Provide only the number of lines in the following data that contain "burst".
╭─ INPUT DATA
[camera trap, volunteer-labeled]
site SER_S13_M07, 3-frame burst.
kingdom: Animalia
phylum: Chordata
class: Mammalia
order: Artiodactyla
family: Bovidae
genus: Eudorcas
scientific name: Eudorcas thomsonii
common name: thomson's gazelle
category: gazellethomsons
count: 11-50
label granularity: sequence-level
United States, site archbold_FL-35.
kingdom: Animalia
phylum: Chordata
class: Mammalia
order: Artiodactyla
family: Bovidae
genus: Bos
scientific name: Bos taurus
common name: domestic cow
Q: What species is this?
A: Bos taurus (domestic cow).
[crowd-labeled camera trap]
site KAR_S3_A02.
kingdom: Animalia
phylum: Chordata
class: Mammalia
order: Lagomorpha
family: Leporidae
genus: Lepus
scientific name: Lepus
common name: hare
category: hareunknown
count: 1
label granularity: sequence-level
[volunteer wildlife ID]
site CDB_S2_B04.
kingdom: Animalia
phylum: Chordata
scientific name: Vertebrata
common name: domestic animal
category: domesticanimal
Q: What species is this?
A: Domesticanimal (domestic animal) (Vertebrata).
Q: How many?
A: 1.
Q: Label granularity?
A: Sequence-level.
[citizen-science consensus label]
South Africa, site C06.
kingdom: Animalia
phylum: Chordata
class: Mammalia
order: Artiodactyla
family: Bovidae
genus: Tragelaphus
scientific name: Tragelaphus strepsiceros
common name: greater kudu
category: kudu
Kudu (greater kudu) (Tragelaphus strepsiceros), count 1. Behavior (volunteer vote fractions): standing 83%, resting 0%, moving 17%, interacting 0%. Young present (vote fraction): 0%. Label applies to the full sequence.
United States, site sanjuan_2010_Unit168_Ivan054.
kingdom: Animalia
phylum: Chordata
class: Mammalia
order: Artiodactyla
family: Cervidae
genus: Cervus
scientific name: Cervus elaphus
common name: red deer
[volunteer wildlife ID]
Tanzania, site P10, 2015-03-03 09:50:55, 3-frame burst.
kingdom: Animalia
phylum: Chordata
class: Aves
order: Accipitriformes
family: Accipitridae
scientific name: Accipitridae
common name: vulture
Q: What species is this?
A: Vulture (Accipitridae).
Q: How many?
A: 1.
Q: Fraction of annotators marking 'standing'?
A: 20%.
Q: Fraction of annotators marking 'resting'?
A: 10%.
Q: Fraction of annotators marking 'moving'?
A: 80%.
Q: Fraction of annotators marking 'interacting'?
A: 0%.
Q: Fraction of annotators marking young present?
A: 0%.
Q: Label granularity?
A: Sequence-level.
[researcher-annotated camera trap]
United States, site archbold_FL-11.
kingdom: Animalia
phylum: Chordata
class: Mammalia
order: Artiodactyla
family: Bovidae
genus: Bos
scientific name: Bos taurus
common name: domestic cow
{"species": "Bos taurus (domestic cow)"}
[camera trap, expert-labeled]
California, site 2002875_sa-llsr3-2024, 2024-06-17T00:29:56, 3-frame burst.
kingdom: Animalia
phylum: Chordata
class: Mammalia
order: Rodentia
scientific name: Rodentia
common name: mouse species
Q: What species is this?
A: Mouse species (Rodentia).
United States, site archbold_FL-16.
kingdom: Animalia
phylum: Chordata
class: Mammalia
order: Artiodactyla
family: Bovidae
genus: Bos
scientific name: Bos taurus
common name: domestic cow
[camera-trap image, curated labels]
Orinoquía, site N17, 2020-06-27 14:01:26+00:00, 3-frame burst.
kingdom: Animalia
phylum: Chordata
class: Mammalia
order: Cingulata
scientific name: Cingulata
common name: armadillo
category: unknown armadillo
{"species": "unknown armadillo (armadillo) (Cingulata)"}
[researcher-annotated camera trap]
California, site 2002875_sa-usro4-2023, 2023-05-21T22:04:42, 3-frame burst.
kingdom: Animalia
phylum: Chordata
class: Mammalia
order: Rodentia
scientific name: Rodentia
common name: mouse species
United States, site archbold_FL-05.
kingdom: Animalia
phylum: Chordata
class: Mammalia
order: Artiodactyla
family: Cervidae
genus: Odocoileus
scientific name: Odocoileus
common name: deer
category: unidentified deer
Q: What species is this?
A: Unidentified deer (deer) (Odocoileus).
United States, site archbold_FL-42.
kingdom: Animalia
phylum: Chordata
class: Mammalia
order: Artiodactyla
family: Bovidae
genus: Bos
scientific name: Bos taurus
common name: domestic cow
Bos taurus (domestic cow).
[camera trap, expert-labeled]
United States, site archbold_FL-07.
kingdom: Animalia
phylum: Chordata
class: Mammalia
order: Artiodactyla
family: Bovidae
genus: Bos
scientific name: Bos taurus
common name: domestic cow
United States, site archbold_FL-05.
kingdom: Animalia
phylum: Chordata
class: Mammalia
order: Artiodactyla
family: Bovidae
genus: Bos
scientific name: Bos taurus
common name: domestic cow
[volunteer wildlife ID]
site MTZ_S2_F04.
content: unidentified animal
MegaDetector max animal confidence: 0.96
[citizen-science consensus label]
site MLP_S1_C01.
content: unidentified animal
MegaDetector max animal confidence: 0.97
╰─
*TASK OUTPUT:*
5